Garbage collecting python subprocesses

tl;dr: I have tasks with huge return values that consume a lot of memory. I'm submitting them to a concurrent.futures.ProcessPoolExecutor. The subprocesses hold onto the memory until they receive a new task. How do I force subprocesses to effectively garbage collect themselves?

Example

import concurrent.futures
import time

executor = concurrent.futures.ProcessPoolExecutor(max_workers=1)

def big_val():
    return [{1:1} for i in range(1, 1000000)]

future = executor.submit(big_val)

# do something with future result

In the above example I'm creating a large object in a subprocess then working with the result. From this point onward, I can deal with the memory in the parent process, but the subprocess created by my ProcessPoolExecutor will hold onto the memory allocated for my task indefinitely.

What I've tried

Honestly, the only thing I can think of is submitting a dummy task:

def donothing():
    pass

executor.submit(donothing)

This works, but is a) pretty clunky and more importantly b) untrustworthy, because I don't have guarantees about which subprocess I'm sending tasks to, so the only foolproof way is to send a flood to ensure the subprocesses I care about get a copy.

As far as I can tell, as soon as a worker process has finished running my task, it has no reason to hold onto the result. If my parent process assigned the returned a Future to a local variable, then the moment the task was completed the return value would be copied to the Future in the parent, meaning the worker has no further need for it. If my parent process didn't do this, then the return value is effectively discarded anyway.

Am I misunderstanding something here, or is this just an unfortunate quirk of how subprocesses reference memory? If so, is there a better workaround?

Solution

Your dummy task approach is the only way to accomplish this without significant code refactoring (to avoid returning the huge value at all).

The problem is that the worker process binds the result to a local name r before sending it back to the parent, and only replaces r when a new task comes in.

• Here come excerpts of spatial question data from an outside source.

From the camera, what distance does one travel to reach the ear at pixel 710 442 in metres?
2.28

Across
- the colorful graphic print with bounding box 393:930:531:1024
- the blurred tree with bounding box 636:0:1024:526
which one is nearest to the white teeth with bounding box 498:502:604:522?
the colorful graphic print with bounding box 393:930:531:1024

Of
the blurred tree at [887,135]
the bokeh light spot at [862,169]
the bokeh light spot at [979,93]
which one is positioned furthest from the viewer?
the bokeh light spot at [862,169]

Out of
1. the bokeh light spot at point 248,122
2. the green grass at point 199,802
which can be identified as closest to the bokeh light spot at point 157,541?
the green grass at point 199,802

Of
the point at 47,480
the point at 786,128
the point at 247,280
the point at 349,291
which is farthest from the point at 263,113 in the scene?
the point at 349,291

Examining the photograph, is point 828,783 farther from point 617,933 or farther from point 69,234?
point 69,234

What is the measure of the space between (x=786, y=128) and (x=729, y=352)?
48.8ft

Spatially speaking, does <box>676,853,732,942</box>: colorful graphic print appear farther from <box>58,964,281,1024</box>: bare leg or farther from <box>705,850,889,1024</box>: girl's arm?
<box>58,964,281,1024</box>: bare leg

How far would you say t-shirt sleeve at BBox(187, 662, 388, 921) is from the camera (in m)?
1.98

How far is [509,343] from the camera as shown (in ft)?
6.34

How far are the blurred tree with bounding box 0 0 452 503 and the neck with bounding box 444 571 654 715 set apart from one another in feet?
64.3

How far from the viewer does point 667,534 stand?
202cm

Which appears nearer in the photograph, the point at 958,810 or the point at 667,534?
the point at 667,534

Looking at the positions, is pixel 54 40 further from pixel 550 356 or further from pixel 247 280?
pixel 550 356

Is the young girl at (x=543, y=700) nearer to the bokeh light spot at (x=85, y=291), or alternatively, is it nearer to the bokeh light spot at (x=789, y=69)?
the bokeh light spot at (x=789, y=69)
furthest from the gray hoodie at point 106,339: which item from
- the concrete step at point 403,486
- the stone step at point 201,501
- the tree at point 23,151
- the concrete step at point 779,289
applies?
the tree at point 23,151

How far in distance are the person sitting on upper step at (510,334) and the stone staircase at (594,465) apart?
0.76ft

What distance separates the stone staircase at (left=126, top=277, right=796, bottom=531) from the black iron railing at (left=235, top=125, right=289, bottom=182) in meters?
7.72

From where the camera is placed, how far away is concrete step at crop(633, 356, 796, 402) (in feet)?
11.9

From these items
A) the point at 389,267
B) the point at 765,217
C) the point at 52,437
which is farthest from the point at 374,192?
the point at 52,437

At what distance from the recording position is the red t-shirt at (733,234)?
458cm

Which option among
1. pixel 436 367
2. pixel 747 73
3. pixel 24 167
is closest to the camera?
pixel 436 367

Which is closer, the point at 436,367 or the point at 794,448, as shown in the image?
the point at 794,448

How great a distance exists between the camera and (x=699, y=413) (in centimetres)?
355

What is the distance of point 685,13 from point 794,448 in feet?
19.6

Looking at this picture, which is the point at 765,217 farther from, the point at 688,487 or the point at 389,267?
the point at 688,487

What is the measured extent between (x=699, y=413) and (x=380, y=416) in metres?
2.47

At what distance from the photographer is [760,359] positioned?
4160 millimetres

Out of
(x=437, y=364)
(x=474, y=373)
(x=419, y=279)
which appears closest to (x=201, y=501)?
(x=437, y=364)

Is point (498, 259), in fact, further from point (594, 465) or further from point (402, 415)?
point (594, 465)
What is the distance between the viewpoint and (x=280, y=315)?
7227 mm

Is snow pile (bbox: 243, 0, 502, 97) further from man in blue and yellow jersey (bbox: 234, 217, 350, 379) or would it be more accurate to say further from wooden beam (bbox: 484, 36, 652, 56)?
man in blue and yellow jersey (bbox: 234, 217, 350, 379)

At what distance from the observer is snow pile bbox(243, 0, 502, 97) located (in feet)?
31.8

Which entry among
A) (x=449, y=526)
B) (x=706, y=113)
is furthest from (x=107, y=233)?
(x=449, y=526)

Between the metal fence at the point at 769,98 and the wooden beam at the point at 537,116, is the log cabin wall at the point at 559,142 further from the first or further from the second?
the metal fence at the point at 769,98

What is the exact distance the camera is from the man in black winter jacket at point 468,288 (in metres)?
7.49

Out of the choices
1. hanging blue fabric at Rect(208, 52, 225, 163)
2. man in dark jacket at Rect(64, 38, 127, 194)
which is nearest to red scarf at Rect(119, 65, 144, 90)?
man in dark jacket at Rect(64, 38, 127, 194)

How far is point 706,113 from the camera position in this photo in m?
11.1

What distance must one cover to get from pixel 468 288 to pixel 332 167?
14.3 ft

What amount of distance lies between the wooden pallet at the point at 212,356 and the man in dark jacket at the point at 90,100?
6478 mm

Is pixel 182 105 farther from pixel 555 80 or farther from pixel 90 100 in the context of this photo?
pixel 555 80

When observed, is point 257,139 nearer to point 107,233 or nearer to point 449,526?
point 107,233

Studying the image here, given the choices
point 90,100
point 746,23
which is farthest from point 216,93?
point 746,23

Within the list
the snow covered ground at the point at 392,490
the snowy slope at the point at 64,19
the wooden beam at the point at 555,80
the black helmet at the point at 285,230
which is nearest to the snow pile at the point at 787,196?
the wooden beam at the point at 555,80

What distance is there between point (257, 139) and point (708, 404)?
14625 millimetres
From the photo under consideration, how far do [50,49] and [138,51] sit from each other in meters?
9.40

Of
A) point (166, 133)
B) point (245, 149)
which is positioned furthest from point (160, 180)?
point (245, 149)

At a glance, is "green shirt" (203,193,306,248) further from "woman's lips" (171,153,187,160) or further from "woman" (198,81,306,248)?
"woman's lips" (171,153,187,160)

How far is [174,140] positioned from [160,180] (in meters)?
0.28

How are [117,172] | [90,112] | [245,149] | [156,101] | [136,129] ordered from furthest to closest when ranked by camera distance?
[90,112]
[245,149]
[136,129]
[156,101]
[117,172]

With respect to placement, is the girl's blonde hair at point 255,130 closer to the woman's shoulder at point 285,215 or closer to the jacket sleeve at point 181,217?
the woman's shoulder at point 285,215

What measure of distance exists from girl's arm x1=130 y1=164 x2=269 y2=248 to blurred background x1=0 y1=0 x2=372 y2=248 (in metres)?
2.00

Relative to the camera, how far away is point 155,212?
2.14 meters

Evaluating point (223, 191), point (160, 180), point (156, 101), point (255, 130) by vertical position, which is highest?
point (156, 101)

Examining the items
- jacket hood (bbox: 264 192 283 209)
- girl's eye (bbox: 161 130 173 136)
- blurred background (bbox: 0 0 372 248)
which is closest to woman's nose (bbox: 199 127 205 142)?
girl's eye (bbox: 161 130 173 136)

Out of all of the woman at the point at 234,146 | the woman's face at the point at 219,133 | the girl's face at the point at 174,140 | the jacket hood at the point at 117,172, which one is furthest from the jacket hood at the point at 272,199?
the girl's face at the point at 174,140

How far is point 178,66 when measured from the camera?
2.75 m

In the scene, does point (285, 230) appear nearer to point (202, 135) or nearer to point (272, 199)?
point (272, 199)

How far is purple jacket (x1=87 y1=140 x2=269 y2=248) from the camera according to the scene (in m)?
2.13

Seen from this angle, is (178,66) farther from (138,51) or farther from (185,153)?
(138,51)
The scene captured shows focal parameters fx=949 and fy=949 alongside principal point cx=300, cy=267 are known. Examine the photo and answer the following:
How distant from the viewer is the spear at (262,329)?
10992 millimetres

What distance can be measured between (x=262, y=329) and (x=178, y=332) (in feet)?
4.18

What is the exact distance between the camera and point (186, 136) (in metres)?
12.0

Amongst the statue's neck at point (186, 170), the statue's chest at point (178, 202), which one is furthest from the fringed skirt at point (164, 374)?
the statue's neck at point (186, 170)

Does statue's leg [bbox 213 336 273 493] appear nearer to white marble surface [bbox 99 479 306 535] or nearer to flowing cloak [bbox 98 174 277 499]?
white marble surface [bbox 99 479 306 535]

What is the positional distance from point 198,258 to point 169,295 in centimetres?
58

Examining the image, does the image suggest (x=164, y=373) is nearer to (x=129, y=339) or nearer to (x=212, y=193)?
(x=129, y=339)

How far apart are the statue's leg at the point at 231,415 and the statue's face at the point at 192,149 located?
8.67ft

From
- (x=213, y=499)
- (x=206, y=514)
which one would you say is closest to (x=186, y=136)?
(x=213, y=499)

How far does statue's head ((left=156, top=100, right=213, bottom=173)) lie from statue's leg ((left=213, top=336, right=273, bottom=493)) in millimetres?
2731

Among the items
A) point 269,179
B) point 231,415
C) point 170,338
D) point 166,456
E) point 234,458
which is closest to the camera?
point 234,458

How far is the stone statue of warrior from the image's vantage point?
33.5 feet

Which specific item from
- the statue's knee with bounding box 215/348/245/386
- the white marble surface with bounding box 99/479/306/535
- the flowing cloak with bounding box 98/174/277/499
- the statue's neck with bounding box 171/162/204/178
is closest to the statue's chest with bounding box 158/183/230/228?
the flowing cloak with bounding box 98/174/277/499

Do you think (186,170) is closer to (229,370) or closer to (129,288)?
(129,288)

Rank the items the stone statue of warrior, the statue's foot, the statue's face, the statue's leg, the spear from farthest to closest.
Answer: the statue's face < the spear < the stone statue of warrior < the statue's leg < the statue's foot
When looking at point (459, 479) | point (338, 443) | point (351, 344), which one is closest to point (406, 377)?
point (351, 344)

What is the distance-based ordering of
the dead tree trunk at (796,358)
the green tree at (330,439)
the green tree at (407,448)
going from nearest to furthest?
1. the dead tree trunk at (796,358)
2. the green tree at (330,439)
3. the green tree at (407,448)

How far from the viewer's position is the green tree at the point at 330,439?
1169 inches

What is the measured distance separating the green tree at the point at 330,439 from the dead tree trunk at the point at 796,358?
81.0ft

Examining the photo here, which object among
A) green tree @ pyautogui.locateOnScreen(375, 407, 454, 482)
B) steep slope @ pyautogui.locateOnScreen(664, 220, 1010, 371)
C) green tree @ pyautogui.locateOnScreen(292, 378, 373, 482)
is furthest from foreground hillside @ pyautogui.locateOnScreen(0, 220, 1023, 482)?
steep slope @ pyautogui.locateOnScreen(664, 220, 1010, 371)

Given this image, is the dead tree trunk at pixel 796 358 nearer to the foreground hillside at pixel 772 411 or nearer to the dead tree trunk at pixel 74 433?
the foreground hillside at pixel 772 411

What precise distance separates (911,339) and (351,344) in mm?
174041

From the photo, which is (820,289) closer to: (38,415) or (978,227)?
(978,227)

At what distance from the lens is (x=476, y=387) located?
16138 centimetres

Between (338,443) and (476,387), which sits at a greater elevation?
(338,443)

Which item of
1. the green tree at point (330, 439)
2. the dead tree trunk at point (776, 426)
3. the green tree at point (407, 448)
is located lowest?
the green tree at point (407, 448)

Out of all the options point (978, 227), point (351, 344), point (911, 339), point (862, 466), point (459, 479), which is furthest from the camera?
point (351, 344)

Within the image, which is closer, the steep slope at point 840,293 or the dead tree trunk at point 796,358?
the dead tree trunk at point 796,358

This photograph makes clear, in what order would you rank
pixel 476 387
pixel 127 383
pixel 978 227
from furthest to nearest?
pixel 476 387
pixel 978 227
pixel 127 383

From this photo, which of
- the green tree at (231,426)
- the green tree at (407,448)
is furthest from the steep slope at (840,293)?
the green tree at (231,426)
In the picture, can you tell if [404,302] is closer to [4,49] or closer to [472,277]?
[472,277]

You could reasonably open an enhancement/bug request on the CPython bug tracker to have the worker explicitly del r after calling _sendback_result; it already does this for call_item (the packaged up function and arguments sent to the worker) for exactly the same reason, to avoid holding onto resources beyond their window of usefulness, and it makes sense to do the same thing for the already returned and no longer relevant result.